System Description

The system consists of 36 compute nodes, a frontend node for accessing the system, and an IBM Elastic Storage system.

Summary

  • Compute nodes: 36

  • CPU cores: 4608

  • Memory: 60 TiB

  • Storage: 1 PiB

  • Interconnect: 100 Gbps InfiniBand EDR

Compute nodes

4x Lenovo ThinkSystem SR645 (called hm1 in Slurm)
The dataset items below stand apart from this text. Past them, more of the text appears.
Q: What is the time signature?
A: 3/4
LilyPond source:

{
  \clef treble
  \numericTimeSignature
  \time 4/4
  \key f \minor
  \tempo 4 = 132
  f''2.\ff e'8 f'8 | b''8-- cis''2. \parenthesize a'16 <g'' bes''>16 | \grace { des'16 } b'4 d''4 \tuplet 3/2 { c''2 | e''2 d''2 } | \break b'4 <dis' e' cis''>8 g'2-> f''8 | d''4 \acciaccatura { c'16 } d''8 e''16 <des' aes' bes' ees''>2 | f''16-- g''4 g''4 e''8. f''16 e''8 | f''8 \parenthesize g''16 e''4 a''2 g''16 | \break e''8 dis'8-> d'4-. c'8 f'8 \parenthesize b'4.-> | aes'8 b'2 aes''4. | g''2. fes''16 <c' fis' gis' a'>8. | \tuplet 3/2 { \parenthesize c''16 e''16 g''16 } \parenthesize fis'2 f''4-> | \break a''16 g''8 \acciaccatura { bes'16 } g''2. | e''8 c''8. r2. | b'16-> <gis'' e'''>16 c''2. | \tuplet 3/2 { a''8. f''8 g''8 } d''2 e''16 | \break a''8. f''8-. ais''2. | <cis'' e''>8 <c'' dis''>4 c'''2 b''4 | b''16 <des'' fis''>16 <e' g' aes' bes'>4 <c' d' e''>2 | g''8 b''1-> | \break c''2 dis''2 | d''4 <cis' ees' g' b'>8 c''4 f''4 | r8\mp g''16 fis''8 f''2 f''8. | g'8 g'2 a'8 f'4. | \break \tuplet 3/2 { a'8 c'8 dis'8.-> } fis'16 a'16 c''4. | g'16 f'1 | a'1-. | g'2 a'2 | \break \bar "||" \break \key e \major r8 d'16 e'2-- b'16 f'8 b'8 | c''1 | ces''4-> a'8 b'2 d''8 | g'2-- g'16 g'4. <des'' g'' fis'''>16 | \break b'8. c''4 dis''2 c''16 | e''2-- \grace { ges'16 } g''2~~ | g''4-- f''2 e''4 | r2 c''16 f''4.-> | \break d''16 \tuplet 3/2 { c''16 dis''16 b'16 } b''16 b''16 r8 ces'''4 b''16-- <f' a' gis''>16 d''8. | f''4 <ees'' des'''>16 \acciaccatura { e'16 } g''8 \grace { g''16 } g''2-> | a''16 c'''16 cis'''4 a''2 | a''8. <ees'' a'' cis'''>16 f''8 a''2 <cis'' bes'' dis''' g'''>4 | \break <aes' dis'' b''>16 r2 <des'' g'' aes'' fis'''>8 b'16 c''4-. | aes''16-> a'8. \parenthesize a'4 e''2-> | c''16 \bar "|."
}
  • 4096 GB DDR4-2400 LRDIMM

  • 2x AMD EPYC 7742 64-Core @ 2.25Ghz

  • 480 GB SSD

  • 7.68 TB NVMe (only two nodes)

10x Dell PowerEdge R6525 (called hm2 in Slurm)

  • 1024 GB DDR4-2933

  • 2x AMD EPYC 7713 64-Core @ 2.0Ghz

  • 480 GB SSD

22x Lenovo ThinkSystem SR645 V3 (called hm3 in Slurm)

  • 1536 GB DDR5-4800

  • 2x AMD EPYC 9534 64-Core @ 2.45Ghz

  • 480 GB SSD

Frontend

Lenovo ThinkSystem SR645

  • 128 GB DDR4-2933

  • 2x AMD EPYC 7282 16-Core @ 2.8Ghz

  • 480 GB SSD

Network

The InfiniBand network is configured as a fat tree, with the compute nodes being connected to two different leaf switches. The hm1 and hm2 nodes are connected to the first leaf switch and the hm3 nodes are connected to the second one. The connection between the two leaf switches is oversubscribed, which means that jobs requiring high network throughput should be restricted to nodes on the same switch. Slurm will automatically try to select nodes on the same switch, but it will not force it.